• _Work instruction_
Once the pictures are set aside, copy the records below exactly as they stand.

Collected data

· · · · · · ·

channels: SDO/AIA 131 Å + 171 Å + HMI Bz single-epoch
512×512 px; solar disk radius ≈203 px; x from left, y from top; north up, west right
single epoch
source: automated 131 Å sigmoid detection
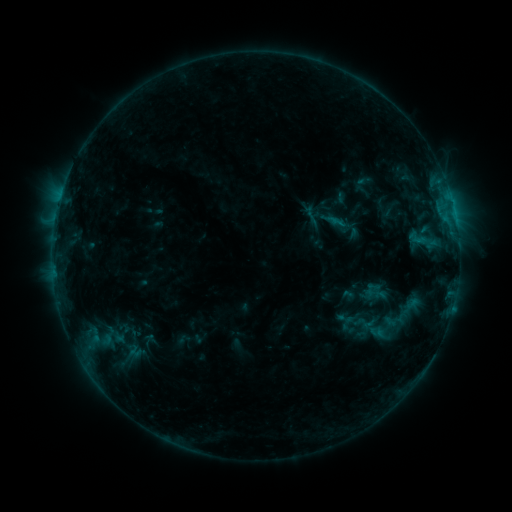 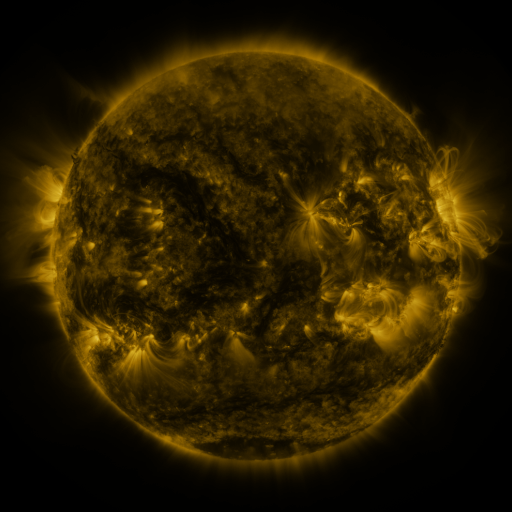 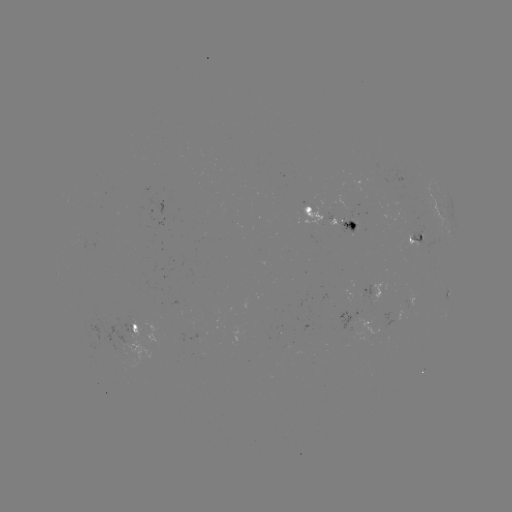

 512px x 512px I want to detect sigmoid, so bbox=[336, 309, 354, 327].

· · · · · · ·

• _Exercise response_
channels: SDO/AIA 131 Å + 171 Å + HMI Bz single-epoch
512×512 px; solar disk radius ≈203 px; x from left, y from top; north up, west right
single epoch
source: automated 131 Å sigmoid detection

 512px x 512px I want to detect sigmoid, so bbox=[336, 309, 354, 327].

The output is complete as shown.